-- start of Dataset entries --
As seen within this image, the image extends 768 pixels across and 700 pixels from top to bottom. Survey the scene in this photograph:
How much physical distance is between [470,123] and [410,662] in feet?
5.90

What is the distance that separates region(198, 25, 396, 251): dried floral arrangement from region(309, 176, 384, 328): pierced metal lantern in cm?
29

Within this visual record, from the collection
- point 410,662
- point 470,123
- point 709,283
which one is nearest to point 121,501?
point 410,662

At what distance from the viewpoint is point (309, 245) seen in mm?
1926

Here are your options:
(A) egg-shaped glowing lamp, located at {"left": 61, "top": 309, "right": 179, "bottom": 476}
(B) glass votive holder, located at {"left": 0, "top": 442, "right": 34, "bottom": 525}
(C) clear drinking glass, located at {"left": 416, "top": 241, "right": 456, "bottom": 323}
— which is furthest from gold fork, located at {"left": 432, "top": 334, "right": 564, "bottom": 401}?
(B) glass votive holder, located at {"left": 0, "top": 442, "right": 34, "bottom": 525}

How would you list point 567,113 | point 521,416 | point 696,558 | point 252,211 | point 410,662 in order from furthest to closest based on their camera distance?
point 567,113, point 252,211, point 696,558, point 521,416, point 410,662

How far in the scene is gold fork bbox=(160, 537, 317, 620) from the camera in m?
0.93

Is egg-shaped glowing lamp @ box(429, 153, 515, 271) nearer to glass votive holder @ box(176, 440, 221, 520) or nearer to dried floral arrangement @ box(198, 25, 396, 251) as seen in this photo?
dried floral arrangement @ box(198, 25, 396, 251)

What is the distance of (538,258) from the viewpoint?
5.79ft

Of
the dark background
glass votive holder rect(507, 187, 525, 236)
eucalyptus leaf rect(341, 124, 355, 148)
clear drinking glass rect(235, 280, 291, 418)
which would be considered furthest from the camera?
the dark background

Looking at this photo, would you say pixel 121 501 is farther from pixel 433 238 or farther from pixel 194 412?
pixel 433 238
-- end of Dataset entries --
Convert the part of the material that opens with the line containing "How far in the" and runs through the end of the material into a Markdown table with the columns Row and Line. Number each line in order and leave out blank lines.

| Row | Line |
|---|---|
| 1 | How far in the scene is gold fork bbox=(160, 537, 317, 620) from the camera in m? |
| 2 | 0.93 |
| 3 | Is egg-shaped glowing lamp @ box(429, 153, 515, 271) nearer to glass votive holder @ box(176, 440, 221, 520) or nearer to dried floral arrangement @ box(198, 25, 396, 251) as seen in this photo? |
| 4 | dried floral arrangement @ box(198, 25, 396, 251) |
| 5 | What is the distance of (538,258) from the viewpoint? |
| 6 | 5.79ft |
| 7 | Of |
| 8 | the dark background |
| 9 | glass votive holder rect(507, 187, 525, 236) |
| 10 | eucalyptus leaf rect(341, 124, 355, 148) |
| 11 | clear drinking glass rect(235, 280, 291, 418) |
| 12 | which would be considered furthest from the camera? |
| 13 | the dark background |
| 14 | Looking at this photo, would you say pixel 121 501 is farther from pixel 433 238 or farther from pixel 194 412? |
| 15 | pixel 433 238 |